TASK GOAL: Word for word, restate every line of the listing that follows.

TASK MATERIAL:
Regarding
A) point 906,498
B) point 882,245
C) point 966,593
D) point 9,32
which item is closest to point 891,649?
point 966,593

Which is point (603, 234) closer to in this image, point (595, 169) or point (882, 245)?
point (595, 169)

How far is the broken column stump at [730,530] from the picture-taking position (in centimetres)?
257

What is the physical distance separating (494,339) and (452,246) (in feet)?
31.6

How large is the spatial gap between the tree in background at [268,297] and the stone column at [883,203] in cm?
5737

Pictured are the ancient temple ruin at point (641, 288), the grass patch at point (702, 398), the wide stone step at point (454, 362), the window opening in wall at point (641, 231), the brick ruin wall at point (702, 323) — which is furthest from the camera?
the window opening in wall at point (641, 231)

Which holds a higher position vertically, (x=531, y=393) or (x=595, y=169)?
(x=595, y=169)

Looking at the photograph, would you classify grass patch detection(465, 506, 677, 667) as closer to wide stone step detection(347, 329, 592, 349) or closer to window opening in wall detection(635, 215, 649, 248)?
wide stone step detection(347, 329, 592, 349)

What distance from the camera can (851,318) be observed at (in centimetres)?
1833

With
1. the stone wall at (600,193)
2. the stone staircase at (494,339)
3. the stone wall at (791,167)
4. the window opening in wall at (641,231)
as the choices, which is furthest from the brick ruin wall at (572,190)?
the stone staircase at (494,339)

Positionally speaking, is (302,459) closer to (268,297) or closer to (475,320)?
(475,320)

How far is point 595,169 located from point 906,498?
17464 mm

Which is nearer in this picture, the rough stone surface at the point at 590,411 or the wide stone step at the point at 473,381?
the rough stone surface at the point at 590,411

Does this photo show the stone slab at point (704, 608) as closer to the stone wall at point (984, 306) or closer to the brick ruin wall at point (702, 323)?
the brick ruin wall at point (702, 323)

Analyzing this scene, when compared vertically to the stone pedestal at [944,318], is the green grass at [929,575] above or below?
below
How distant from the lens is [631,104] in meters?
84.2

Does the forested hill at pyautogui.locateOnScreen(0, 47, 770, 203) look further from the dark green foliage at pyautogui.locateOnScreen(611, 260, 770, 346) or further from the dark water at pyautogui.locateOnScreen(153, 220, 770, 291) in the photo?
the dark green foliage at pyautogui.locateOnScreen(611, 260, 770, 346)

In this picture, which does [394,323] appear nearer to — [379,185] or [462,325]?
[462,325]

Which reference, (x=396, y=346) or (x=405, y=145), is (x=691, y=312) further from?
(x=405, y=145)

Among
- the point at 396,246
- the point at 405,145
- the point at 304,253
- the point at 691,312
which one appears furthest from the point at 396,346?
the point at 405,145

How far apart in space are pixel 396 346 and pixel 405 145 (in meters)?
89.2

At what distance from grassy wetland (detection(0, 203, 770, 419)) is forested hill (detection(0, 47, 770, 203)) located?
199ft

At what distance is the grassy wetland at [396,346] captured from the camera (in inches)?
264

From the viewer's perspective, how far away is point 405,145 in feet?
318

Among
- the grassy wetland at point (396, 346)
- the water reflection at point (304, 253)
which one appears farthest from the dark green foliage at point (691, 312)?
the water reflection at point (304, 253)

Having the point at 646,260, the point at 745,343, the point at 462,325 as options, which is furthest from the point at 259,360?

THE OUTPUT:
Regarding
A) point 906,498
B) point 882,245
C) point 966,593
D) point 9,32
which item is closest to point 891,649?
point 966,593

Which is point (603, 234) closer to in this image, point (595, 169) or point (882, 245)?
point (595, 169)

How far is the broken column stump at [730,530] from the picture-taking position (in centimetres)?
257

What is the physical distance separating (494,339) and (452,246) (in feet)?
31.6

How large is the spatial gap between the tree in background at [268,297] and the stone column at [883,203] in cm?
5737

Pictured are the ancient temple ruin at point (641, 288), the grass patch at point (702, 398), the wide stone step at point (454, 362), the window opening in wall at point (641, 231), the brick ruin wall at point (702, 323) — which is furthest from the camera?
the window opening in wall at point (641, 231)

Which holds a higher position vertically, (x=531, y=393) or (x=595, y=169)?
(x=595, y=169)

Looking at the photograph, would you classify grass patch detection(465, 506, 677, 667) as closer to wide stone step detection(347, 329, 592, 349) or closer to window opening in wall detection(635, 215, 649, 248)?
wide stone step detection(347, 329, 592, 349)

What distance from the camera can (851,318) be observed at (in centimetres)?
1833

With
1. the stone wall at (600,193)
2. the stone staircase at (494,339)
3. the stone wall at (791,167)
4. the window opening in wall at (641,231)
as the choices, which is furthest from the brick ruin wall at (572,190)?
the stone staircase at (494,339)

Positionally speaking, is (302,459) closer to (268,297) or closer to (475,320)?
(475,320)

How far is point 595,169 located from point 906,498?
17464 mm

Which is nearer in this picture, the rough stone surface at the point at 590,411 or the wide stone step at the point at 473,381?
the rough stone surface at the point at 590,411

Does this photo show the stone slab at point (704, 608) as closer to the stone wall at point (984, 306) or closer to the brick ruin wall at point (702, 323)?
the brick ruin wall at point (702, 323)

Analyzing this scene, when compared vertically to the stone pedestal at [944,318], is the green grass at [929,575] above or below?
below
How distant from the lens is [631,104] in meters?
84.2

Does the forested hill at pyautogui.locateOnScreen(0, 47, 770, 203) look further from the dark green foliage at pyautogui.locateOnScreen(611, 260, 770, 346) or further from the dark water at pyautogui.locateOnScreen(153, 220, 770, 291) in the photo?
the dark green foliage at pyautogui.locateOnScreen(611, 260, 770, 346)

In this picture, which does [394,323] appear nearer to — [379,185] or [462,325]?
[462,325]

Which reference, (x=396, y=346) or (x=405, y=145), is (x=691, y=312) further from?
(x=405, y=145)

Among
- the point at 396,246
- the point at 405,145
- the point at 304,253
- the point at 691,312
which one appears furthest from the point at 396,346?
the point at 405,145

How far apart in space are pixel 396 346 and pixel 405 145 (in meters)?
89.2

At what distance from grassy wetland (detection(0, 203, 770, 419)) is forested hill (detection(0, 47, 770, 203)) located?
199ft

At what distance is the grassy wetland at [396,346] captured from the camera (in inches)?
264

From the viewer's perspective, how far away is point 405,145 in feet?
318

Among
- the grassy wetland at point (396, 346)
- the water reflection at point (304, 253)
which one appears farthest from the dark green foliage at point (691, 312)?
the water reflection at point (304, 253)

Having the point at 646,260, the point at 745,343, the point at 462,325 as options, which is furthest from the point at 259,360?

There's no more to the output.